7 COMMENTS

  1. Articolo interessante e illuminante rispetto all’ampio ventaglio di possibilità lavorative dello psicologo in altri paesi. Constato come in Italia la nostra professione abbia ancora tanta difficoltà ad entrare in realtà come quella scolastica, ospedaliera, aziendale. Personalmente conosco docenti che da quest’anno sono stati chiamati a svolgere il ruolo di insegnate di sostegno e mi hanno onestamente rivelato di essere spaventati all’idea di dovere confrontarsi, senza esperienza e competenza in merito, con un settore cosi delicato.

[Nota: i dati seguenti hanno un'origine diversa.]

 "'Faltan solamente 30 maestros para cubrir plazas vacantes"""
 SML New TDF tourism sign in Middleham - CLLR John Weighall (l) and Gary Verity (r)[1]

Inoltre, qui in Calabria dove vivo, lo psicologo in Ospedale (se presente), non riesce assolutamente a coprire le esigenze di tutti i reparti… sopperiscono le associazioni di volontariato che sicuramente animati da spirito solidaristico offrono un contributo importante ma, ahimè, distorcono ancora di più il senso di un supporto professionale, frutto di studi, esperienze personali e professionali.
    Nell’articolo si parla, poi, specificatamente di compensi… e qui si apre un capitolo a parte 😉
    Grazie delle preziose informazioni forniteci

  2. L’ultima categoria quella di psicoterapeuta fuori dall’Italia puo’ praticarsi effettuando un corso quasi sempre privato ma che non ha niente a che vedere con i corsi Accademici di Psicologia, quindi un idraulico o un fioraio ad esempio possono tranquillamente diventare psicoterapeuti o magari fare un corso di Ipnosi e pratiare, inoltre proprio in america esiste la categoria dei consuelors professione riconosciuta ma che anche essa, non ha nulla a che vedere con la Psicologia. In Italia i titoli rilasciati dalle scuole private di psicoterapia sono riconosciuti come titoli equipollenti al 3° livello di studi universitari (comprendente Dottorato,Master e Specializzazione questi titoli hanno pari valore legale) corrispondenti al Dottorato o PhD delle altre nazioni, per le equiparazioni dei titoli esistono accordi e legislazioni speciali sopratutto in europa, su cui convergono la maggior parte delle nazioni.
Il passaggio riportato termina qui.